Keep images out and repeat all data exactly.

══ DATA FOR REVIEW

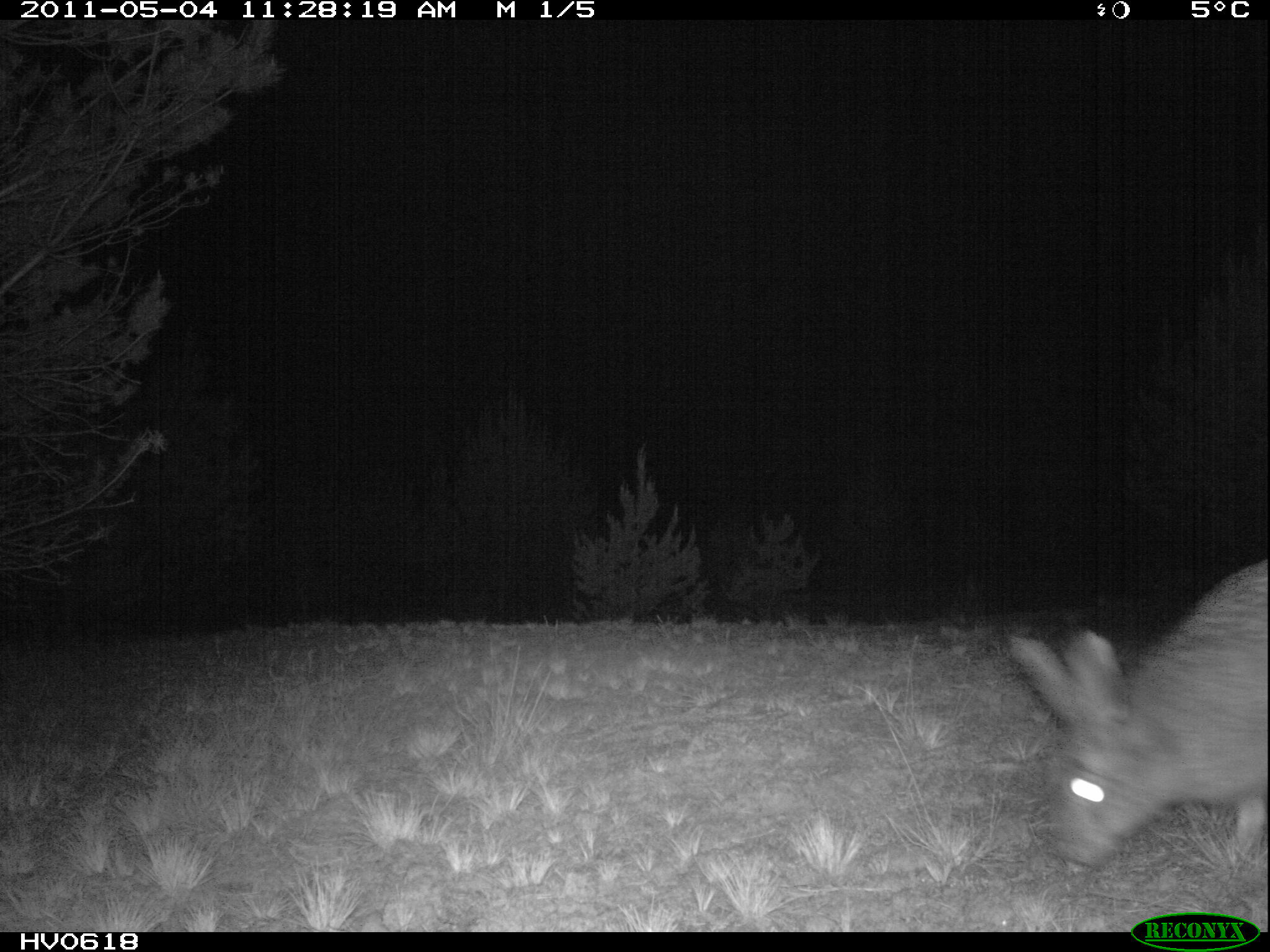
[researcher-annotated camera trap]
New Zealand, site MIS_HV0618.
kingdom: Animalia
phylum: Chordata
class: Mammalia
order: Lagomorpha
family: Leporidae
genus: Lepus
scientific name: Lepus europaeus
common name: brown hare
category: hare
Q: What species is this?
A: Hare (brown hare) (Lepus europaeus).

════

### ANSWER TO THIS PROBLEM
[researcher-annotated camera trap]
New Zealand, site MIS_HV0618.
kingdom: Animalia
phylum: Chordata
class: Mammalia
order: Lagomorpha
family: Leporidae
genus: Lepus
scientific name: Lepus europaeus
common name: brown hare
category: hare
Q: What species is this?
A: Hare (brown hare) (Lepus europaeus).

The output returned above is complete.